Considering the time (1940) before the era of antibiotics, tuberculosis (or TB) was synonymous with certain death and the fear of contagion was so great that the usual thing was the inevitable rejection of those who suffered from this terrible disease.
In cases in which the disease was diagnosed when it had reached a degree of progress, and in the absence of adequate medications, the usual thing was for the patient to be transferred to a location, generally located in areas outside the city; where the patient could recover in an environment in which he had the possibility of breathing higher purity air and with lower ambient humidity. All this added to an adequate rest regime, complemented by good nutrition.
Naturally this had an unattainable cost for a man alone, without family, which was the case of the person I am referring to in this story.

The times that a Nisei of my generation is asked about their memories of their school life, undokai competitions were the event that is most frequently cited as an indelible childhood memory, no matter if they were held on sports fields or in simple vacant land and that, at the end of the afternoon, everyone, teachers, students and parents, would end up completely covered in dust and probably with uncomfortable sunstroke.

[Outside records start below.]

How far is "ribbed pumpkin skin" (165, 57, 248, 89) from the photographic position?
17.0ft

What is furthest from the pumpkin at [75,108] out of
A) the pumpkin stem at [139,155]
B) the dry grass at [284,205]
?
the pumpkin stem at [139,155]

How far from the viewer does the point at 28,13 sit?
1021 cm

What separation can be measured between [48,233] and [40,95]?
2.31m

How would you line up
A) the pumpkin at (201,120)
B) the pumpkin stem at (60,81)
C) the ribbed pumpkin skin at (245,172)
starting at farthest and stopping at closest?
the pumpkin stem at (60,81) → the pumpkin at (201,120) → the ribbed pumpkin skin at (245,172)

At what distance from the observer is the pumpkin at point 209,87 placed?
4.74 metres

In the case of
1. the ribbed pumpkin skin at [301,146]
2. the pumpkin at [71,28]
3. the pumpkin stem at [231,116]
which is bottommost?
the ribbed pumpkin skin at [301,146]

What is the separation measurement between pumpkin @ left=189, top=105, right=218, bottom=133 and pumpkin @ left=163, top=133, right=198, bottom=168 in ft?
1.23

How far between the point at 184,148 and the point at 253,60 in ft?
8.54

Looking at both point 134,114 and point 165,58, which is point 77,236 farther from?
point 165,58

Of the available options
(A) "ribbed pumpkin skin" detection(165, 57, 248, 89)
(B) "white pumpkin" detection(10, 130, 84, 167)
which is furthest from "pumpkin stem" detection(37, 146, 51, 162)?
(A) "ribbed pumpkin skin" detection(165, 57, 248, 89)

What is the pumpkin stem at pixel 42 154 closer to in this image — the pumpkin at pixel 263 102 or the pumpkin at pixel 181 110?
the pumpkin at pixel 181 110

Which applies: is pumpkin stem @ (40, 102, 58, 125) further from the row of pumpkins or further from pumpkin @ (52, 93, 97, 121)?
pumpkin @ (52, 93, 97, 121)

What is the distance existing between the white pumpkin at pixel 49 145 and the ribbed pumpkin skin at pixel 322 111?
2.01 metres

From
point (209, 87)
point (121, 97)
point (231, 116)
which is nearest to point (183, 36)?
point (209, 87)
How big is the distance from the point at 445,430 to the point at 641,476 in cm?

In our case, the Japanese School of Cañete, located to the south, one hundred and forty kilometers from the city of Lima, due to not having a patio large enough to carry out this type of event, forced us to use the vacant land in which the tubercular patient had settled.
Those of us who, due to age, did not yet attend classes, witnessed the competitions at the edge of the dirt field, occupying long rows of wooden benches installed just for that day. That April 1940, it was a surprise for many to see this tubercular patient installed in a corner of the playing field.
Under the pretext of not disturbing their isolation, the competitions were held at the opposite extreme. A few hours before noon, a small group of upperclassmen students, among whom was my sister Carmen, approached the tubercular patient to offer him food and sweets, which was the usual thing to bring as a snack on undokai day. The patient, with countless bows of his head in gratitude, happily received the kind and generous gesture of these students.
As the young women left, stimulated by this action and at the same time moved by our curiosity, we cautiously approached the rubber tree and with tremendous fear we shortened the distance that separated us from the edge of the mosquito net, covering our mouth and nose to, supposedly, avoid contagion and, in a real desire to help the sick person, we gently threw the onigiri that we had for our snack at his side.
At our young age, and even with little discernment, we were unable to understand the cruelty with which we carried out our act of kindness. The tubercular patient did not take what we had thrown at him. He looked at us with an expression of serenity, without a reflection of reproach, but with a lot of self-love, he only told us “thank you very much.”
Despite more than eighty years having passed, I often remember his face of great dignity despite his illness and today, when I remember those days, I think I see in the tubercular patient the reflection of greatness, of the forgotten and anonymous men, who made up the bulk of the Japanese migrants who arrived in Peru.